PSOs must resemble integrated systems

The first thing you do is build an infrastructure . . .

If your physicians want to participate when lawmakers decide what provider-sponsored networks should look like and what requirements will be placed on them, they’d better be willing to work within a large IPA-like organization, experts say.

Success in a provider-sponsored organization (PSO) will depend on how the organization is structured and the range of services it can provide. That’s why pundits are predicting that large physician organizations with strong ties to a hospital will be in the best position to win Medicare and employer contracts.

For example, the federal government is pondering legislation that would require PSOs to deliver a majority of services from within the organization. In order to win a Medicare risk contract, not only will a PSO need a hospital component, but it also will need a vast physician network that would cover a wide range of illnesses and procedures.

"I think an IPA or a physician organization, regardless of what you call it, is going to have to be able to demonstrate that it can truly manage the care of these patients," says Michael Able, MD, chairman and chief executive officer of Brown & Toland Medical Group in San Francisco. "Part of the requirement for PSOs is to have established institutional relationships if you are a physician organization, or vice versa if you are an institution."

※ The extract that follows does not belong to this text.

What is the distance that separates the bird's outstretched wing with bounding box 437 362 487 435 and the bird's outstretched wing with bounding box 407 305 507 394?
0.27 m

Large IPAs such as Brown & Toland seem to be in a good position to form a PSO. Brown & Toland has a network of 350 primary care physicians, 1,250 specialists, and partnerships with California Pacific Medical Center in San Francisco and the University of California San Francisco Hospital. Like the San Francisco IPA, other IPAs and physician-hospital organizations (PHOs) will need capitation experience to garner Medicare risk contracts.

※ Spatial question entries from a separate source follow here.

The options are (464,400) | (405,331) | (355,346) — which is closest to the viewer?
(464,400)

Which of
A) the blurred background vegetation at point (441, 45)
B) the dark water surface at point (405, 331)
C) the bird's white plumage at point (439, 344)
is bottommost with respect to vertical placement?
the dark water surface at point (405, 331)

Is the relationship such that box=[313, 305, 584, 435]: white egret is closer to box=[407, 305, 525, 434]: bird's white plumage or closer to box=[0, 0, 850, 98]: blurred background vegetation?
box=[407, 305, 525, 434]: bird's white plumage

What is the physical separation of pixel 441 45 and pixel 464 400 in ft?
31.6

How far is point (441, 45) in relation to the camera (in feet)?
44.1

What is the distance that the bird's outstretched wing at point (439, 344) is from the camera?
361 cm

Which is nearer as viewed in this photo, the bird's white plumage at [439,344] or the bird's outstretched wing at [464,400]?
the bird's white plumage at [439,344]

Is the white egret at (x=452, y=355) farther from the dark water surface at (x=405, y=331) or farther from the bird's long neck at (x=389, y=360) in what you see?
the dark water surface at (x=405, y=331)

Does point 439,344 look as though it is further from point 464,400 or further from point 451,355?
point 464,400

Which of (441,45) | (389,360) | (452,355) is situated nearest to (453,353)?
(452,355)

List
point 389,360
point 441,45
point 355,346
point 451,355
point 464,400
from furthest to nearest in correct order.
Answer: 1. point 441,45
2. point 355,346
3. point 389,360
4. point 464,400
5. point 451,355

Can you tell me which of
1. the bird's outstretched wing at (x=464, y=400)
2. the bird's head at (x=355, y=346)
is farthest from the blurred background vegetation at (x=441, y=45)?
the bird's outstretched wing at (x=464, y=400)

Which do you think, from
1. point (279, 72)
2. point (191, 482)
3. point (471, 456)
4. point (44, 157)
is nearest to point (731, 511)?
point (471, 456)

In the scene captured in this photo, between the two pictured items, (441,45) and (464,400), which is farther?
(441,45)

"I think HCFA [Health Care Financing Administration] is going to have strict guidelines on who will be the participants," Abel says. "Would-be PSOs must have demonstrated experience in delivering care to this population. I think some risk experience is necessary — not necessarily with Medicare but with a commercial population."

A significant investment

DeMarco advises physician organizations to begin building a network of physicians and facilities that resembles (or becomes) an integrated delivery system. It is likely that HCFA will require PSOs to deliver at least 60% of services from within the organization, rather than subcontract with outside providers.

"My speculation is that [HCFA] will follow some sort of definition of an integrated care system. Most likely, the definition will come from the HMO Act," DeMarco says.

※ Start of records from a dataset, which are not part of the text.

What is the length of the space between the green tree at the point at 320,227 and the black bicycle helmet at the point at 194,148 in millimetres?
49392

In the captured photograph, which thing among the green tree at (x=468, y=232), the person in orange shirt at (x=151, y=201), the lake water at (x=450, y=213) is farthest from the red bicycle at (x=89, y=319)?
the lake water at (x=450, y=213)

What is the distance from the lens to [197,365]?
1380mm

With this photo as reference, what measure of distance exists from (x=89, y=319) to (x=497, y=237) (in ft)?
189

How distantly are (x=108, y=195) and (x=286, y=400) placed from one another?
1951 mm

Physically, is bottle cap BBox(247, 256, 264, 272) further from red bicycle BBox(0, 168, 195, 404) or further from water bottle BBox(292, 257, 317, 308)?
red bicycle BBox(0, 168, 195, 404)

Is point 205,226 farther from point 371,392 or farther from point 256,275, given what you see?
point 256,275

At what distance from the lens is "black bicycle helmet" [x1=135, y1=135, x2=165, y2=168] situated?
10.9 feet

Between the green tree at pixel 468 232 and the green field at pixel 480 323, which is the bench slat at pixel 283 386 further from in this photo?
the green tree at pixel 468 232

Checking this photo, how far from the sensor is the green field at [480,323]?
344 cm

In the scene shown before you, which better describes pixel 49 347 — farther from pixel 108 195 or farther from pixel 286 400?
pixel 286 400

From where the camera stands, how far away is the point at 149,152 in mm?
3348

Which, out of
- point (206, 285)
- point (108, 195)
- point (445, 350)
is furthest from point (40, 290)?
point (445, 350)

Taking on risk is an entirely different endeavor. Physician organizations with little or no experience in capitation, including information systems that track capitation data and manage utilization, will find themselves in over their heads. The absence of a capitation-ready infrastructure will require a significant investment, one that can reach millions of dollars depending on the sophistication of the system.

That means upfront capitalization for a fledgling PSO could soar to more than $2 million, depending on the cash reserve and solvency requirements the federal government and state legislatures enact.

"The first thing you do is build an infrastructure and a local delivery system," DeMarco says. "Most IPAs are clubs. They have to get out of the club business and build a delivery system that has the ability to predict cost and outcomes. If you can’t do that, you’re going to lose your shirt on a Medicare contract."